Organspende: Wie funktioniert das überhaupt?
Rund 9.500 Menschen warten jedes Jahr in Deutschland auf ein neues Organ, auf eine Niere, einen Lungenflügel oder ein Herz. Die Spenderzahlen sind aber gering: Obwohl 1.000 Patientinnen und Patienten auf ein neues Herz warten, bekommen nur etwa 300 von ihnen die Chance auf eine Herz-Transplantation.
Um das zu ändern, müssten sich wesentlich mehr Menschen in Deutschland mit dem Thema Organspende auseinandersetzen, denn hier gilt: Organe können nur gespendet werden, wenn ein Organspendeausweis vorliegt, oder wenn die Angehörigen für einen Verunglückten entscheiden.

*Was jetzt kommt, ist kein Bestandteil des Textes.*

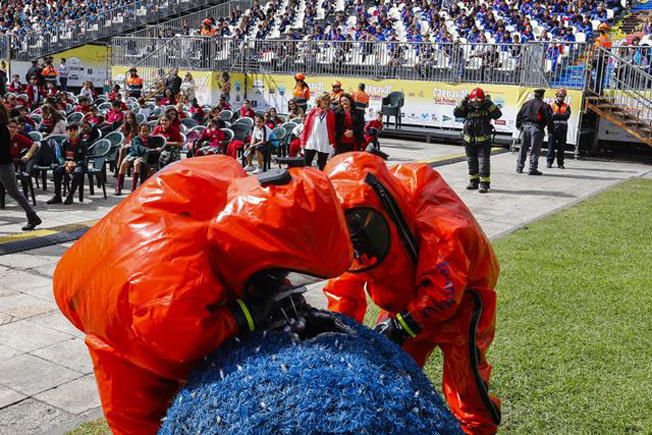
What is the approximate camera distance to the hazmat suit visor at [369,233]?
264 cm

„Mir ist es ein persönliches Anliegen, dass jeder Mensch sich einmal mit dem Thema auseinandersetzt und sich fragt: Möchte ich meine Organe spenden? Das sollte man auch von seinen Angehörigen, Partnerinnen und Partnern wissen, damit alle entsprechend vorbereitet sind, wenn es zum Ernstfall käme.“
Prof. Christian Hagl, Direktor der Herzchirurgischen Klinik am LMU Klinikum
„Ich habe eine Perspektive kennengelernt, die mich sehr berührt hat: Mit dem neuen Herz kann ich weiterleben, aber nicht nur ich, sondern auch das Herz bekommt eine Chance auf eine neue Runde.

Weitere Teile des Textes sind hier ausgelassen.